Technology

Artificial Intelligence uses Tumor Genetics to Predict Therapy Response

Artificial Intelligence uses Tumor Genetics to Predict Therapy Response

Cancer resists therapy in a variety of ways, but a new algorithm has been devised that can decode all of them simultaneously. In a new study published in Cancer Discovery, scientists at the University Of California San Diego School Of Medicine used a machine learning algorithm to tackle one of the most difficult tasks for cancer researchers: predicting when cancer would reject chemotherapy.

All cells, including cancer cells, use intricate molecular machinery to reproduce DNA during normal cell division. Most chemotherapies function by inhibiting the DNA replication machinery in rapidly dividing tumor cells. While scientists realize that a tumor’s genetic composition has a significant impact on its specific therapeutic response, the huge number of mutations detected within tumors has made predicting drug resistance difficult.

The new method overcomes this hurdle by investigating how many genetic alterations affect a tumor’s response to medications that inhibit DNA replication. They specifically tested their model on cervical cancer tumors and were successful in projecting responses to cisplatin, one of the most commonly used chemotherapy medications. The model was able to identify cancers with the highest probability of treatment resistance, as well as much of the underlying molecular machinery that drives treatment resistance.

Cancer is a network-based disease driven by many interconnected components, but previous machine-learning models for predicting treatment resistance don’t always reflect this. Rather than focusing on a single gene or protein, our model evaluates the broader biochemical networks vital for cancer survival.

Trey Ideker

“Clinicians were previously aware of a few individual mutations that are associated with treatment resistance, but these isolated mutations tended to lack significant predictive value. The reason is that a much larger number of mutations can shape a tumor’s treatment response than previously appreciated,” Trey Ideker, PhD, professor in the Department of Medicine at UC San Diego Medicine, explained. “Artificial intelligence bridges that gap in our understanding, enabling us to analyze a complex array of thousands of mutations at once.”

One of the challenges in understanding how tumors respond to drugs is the inherent complexity of DNA replication — a mechanism targeted by numerous cancer drugs.

“Hundreds of proteins work together in complex arrangements to replicate DNA,” Ideker noted. “Mutations in any one part of this system can change how the entire tumor responds to chemotherapy.”

AI harnesses tumor genetics to predict treatment response

The researchers concentrated on the standard set of 718 genes typically used in clinical genetic testing for cancer classification, and used mutations within these genes as the starting point for their machine-learning model. After training using publicly available medication response data, the model identified 41 molecular assemblies (groups of collaborating proteins) where genetic changes affect therapeutic efficacy.

“Cancer is a network-based disease driven by many interconnected components, but previous machine learning models for predicting treatment resistance don’t always reflect this,” Ideker stated in a press release. “Rather than focusing on a single gene or protein, our model evaluates the broader biochemical networks vital for cancer survival.”

After training their model, the researchers put it to the test in cervical cancer, in which roughly 35% of tumors persist after treatment.
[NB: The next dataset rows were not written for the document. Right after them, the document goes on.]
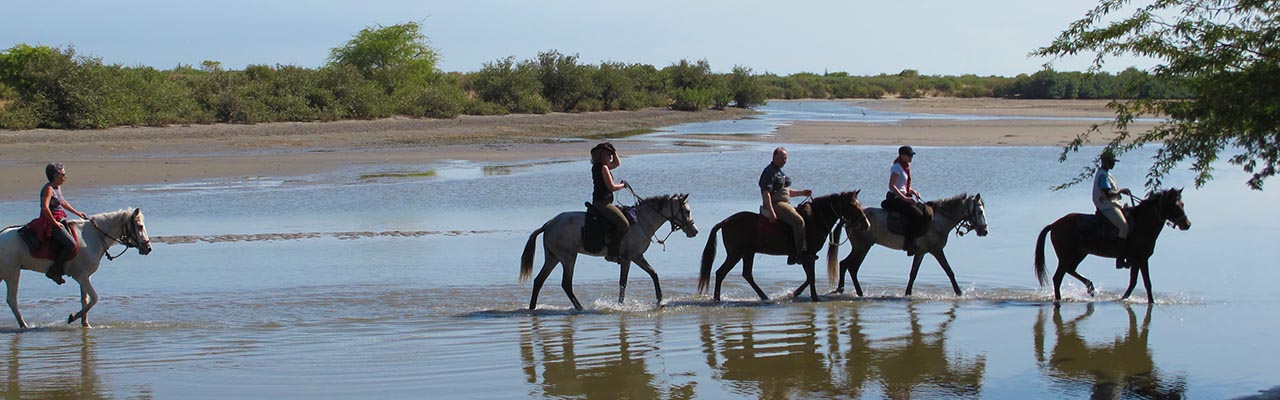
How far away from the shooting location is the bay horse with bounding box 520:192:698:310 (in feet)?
Result: 36.5

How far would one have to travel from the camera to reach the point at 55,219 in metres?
10.1

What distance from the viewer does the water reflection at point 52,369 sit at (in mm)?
7871

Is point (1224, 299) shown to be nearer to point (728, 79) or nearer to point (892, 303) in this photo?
point (892, 303)

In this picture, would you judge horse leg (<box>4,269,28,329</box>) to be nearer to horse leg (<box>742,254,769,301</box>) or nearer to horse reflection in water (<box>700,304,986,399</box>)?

The model was able to accurately identify tumors that were susceptible to therapy, which were associated with improved patient outcomes. The model also effectively pinpointed tumors likely to resist treatment.

In addition to anticipating treatment responses, the model offered light on its decision-making process by identifying the protein assemblies that drive treatment resistance in cervical cancer. The researchers underline that this component of the model—the ability to interpret its reasoning—is critical to the model’s success as well as the development of trustworthy AI systems.
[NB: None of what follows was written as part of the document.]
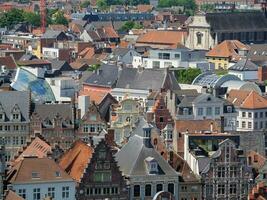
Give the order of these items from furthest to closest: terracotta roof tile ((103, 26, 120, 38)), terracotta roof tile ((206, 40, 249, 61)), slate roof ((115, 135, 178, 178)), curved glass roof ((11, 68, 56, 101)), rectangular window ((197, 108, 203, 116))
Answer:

“Unraveling an AI model’s decision-making process is crucial, sometimes as important as the prediction itself,” Ideker said in a statement. “Our model’s transparency is one of its assets, first because it instills trust in the model, and second because each of the molecular assemblies we’ve uncovered could be a new target for chemotherapy. We believe that our model will have widespread uses, not just in improving existing cancer treatments but also in pioneering new ones.”